The government should take steps to improve monitoring systems that track imports and exports, currency movement, and public and private stocks. It should adopt effective monetary and fiscal policies to control inflation. It should introduce effective income support programs to lessen the impact of rising food inflation. The Pakistani government should incentivize the producers, especially the farmer community, and promote progressive taxation for them rather than consumption-based taxation.

The cost of production of food items should be controlled by ensuring the timely and proper availability of fertilizers, seeds, and pesticides at affordable rates. Private sectors should be encouraged to invest in fertilizers. The open market must take the place of the black market and farmers must be provided with quality seeds and equipment.

Food price volatility poses risks for everyone. National and international trade policies should be introduced to make markets stable and predictable for producers. Management of food-grain stock purchases and releases should be improved to reduce food price volatility.

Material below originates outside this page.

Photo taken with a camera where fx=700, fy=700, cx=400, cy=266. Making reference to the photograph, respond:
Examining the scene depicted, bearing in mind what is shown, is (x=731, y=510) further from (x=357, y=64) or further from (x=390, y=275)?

To mitigate the causes and effects of food inflation in Pakistan, there is a need to promote research and development in the agriculture sector and technological advancements should be introduced for the adaptation of climate-smart agriculture. Infrastructure development, such as the construction of roads from villages to cities, should take place to reduce the transportation charges for food commodities. Moreover, the government should provide warehouses to farmers for proper storage and preservation of food. Such improvements would increase the productivity growth that is essential for sustainable growth in agricultural production.